If you want good rates, however, you’ll need a prime (“A”) lender to approve you.
The challenge is, “A” lenders want to see re-established credit before they’ll consider an application. As a rough rule of thumb, that means two years of perfect repayment history, with at least two or more accounts.
Lendit Financial offers a second type of option. It’s called the Lendit GIC Investment Loan.
With the GIC Investment Loan you make monthly payments. Those payments are then reported to the credit bureaus. After a period of perfect repayment (of the GIC Investment Loan and all other accounts), people generally see a noticeable improvement in their credit score.
In return for providing this service, Lendit charges 12.99% interest on its loans. That’s not cheap but it’s less than a credit card, commensurate with the borrower’s risk, and is offset by GIC interest. (In addition to paying interest, you accrue GIC interest ranging currently from 2.6% or 3.2%, depending on the term you pick.)
“Virtually everyone is approved,” says Lendit CEO Michael Wendland.
Lendit currently offers these term/amortization options:
- 3-year ($2,300 loan) with $78/month payment
- 3-year ($3,200 loan) with $108/month payment
- 5-year ($5,500 loan) with $126/month payment
Wendland says the larger the loan, the bigger the effect it has on your credit rating.

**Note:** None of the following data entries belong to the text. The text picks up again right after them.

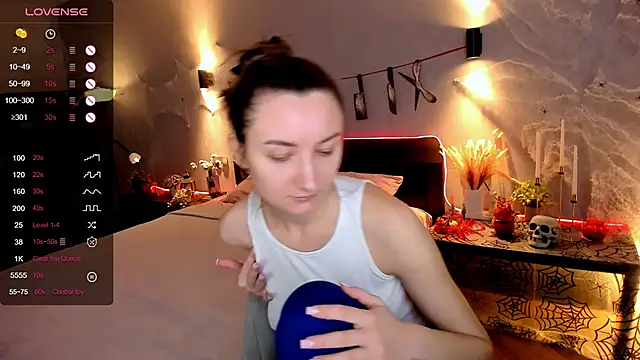 Snapshot of annacooleman chatting on October 23, 2025, 2:21 am annacooleman online show from October 23, 2025, 2:21 am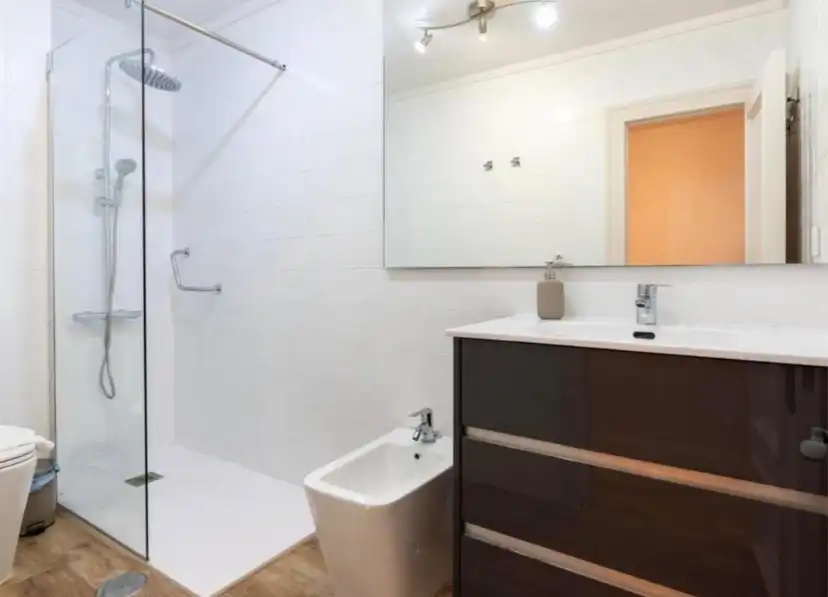 Flat for rent in Calle Vicente Jove, 25, El Natahoyo Bathroom of Flat for rent in Gijón with Heating, Furnished and Video intercom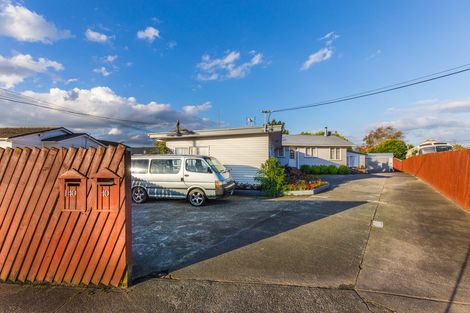 Photo of property in 40 Woodglen Road, Glen Eden, Auckland, 0602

The 5-year $5,500 option is offered because “some A lenders want more than $5000 re-established out of bankruptcy,” he says.
Other things to know:
- A $300 “administration fee” applies to Lendit’s loans (This is relatively reasonable given the fees charged each year by certain secured credit card companies)

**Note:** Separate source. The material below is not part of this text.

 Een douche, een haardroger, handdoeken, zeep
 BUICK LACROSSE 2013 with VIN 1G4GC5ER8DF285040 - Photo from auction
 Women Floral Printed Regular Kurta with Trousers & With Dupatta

- Payments are automatically debited from your bank account on the due date each month
- At the end of each term you receive the proceeds of the GIC that is placed in your name. This often serves as “forced savings for a down payment,” says Wendland.
- This program is available in every province except Quebec.
- Lendit is one of the “only lenders in Canada that can lend before bankruptcy is discharged,” according to Wendland.